Environmental activists march to the U.S. Capitol during a climate change protest Oct. 15 in Washington. (CNS/Reuters/Jonathan Ernst)
Over the past weekend, two contrasting events brought us both despair and hope as we race to find solutions to the climate crisis.
On the one hand, COP26, the annual meeting of parties to the United Nations Framework Convention on Climate Change, wrapped up in Glasgow on Nov. 13. While some additional progress was made, most observers — including us — feel the conference did not rise to the urgency of the moment.
What was missing was decisive action and a global commitment to dramatically reduce greenhouse gas emissions at a pace needed to avoid ecological catastrophe. Missing, too, was a strong commitment to assist developing countries, which are least responsible for climate change and yet most vulnerable to its impacts.
The one bright moment came when the agreement included annual new commitments to reduce emissions each year, rather than five years from now. But the honest truth is that we have fewer than 100 months to reduce greenhouse gas emissions by half.

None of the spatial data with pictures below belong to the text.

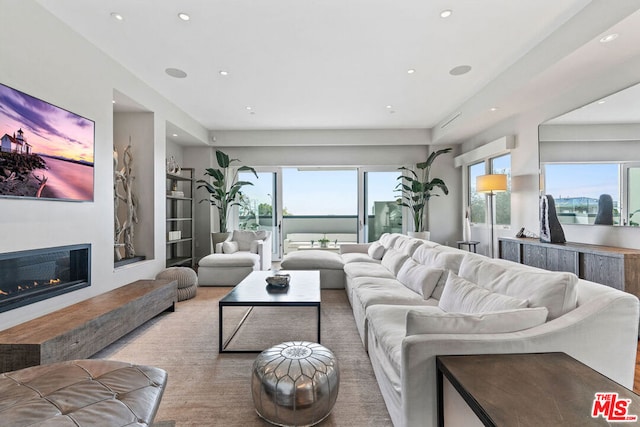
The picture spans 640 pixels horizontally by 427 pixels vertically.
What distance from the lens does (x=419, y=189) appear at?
628 cm

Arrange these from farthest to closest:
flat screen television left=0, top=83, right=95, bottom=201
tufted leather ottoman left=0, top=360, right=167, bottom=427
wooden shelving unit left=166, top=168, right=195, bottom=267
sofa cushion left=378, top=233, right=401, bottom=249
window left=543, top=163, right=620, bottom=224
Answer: wooden shelving unit left=166, top=168, right=195, bottom=267
sofa cushion left=378, top=233, right=401, bottom=249
window left=543, top=163, right=620, bottom=224
flat screen television left=0, top=83, right=95, bottom=201
tufted leather ottoman left=0, top=360, right=167, bottom=427

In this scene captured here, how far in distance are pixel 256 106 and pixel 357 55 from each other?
218cm

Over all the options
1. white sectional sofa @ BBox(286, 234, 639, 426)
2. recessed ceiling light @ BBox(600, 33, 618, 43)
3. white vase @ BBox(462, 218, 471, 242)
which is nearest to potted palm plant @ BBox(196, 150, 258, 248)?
white vase @ BBox(462, 218, 471, 242)

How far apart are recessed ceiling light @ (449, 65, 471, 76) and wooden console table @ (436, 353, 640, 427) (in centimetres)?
348

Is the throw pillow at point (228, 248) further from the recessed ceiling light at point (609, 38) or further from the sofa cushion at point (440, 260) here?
the recessed ceiling light at point (609, 38)

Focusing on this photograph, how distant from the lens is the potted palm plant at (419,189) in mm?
6258

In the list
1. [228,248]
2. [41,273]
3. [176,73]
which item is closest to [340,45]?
[176,73]

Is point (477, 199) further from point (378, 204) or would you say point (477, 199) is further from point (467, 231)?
point (378, 204)

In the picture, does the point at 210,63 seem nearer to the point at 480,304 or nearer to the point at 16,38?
the point at 16,38

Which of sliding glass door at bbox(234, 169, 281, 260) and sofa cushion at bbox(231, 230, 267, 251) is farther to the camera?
sliding glass door at bbox(234, 169, 281, 260)

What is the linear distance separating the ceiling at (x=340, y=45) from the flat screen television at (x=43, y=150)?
0.91 meters

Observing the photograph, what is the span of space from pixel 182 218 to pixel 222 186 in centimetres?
103

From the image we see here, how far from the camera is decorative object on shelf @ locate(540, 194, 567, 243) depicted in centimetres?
353

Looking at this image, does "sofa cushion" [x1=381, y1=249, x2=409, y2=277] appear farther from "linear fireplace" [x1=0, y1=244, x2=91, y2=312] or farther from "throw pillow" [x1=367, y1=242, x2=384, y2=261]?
"linear fireplace" [x1=0, y1=244, x2=91, y2=312]
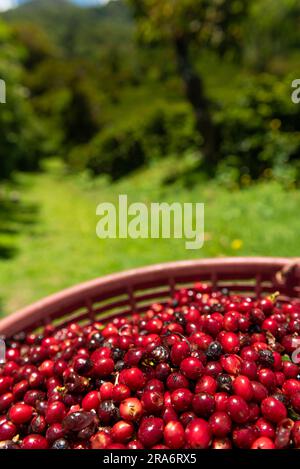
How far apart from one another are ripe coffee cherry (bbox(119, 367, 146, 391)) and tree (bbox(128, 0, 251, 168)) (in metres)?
9.25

That's the target we need to meet to keep global warming below 1.5 degrees. Every fraction of a degree past that means an even greater risk of stronger storms, growing deserts and rising seas. This leads to more risk of hunger, sickness, conflict and migration.
We are acutely aware that the climate crisis is not a "someday" event. It is already with us. We already have stronger storms. We already have growing deserts. We already have the sickness, hunger, conflict and migration that scientists told us to expect. The simple truth is that we don't have even one more year to find solutions.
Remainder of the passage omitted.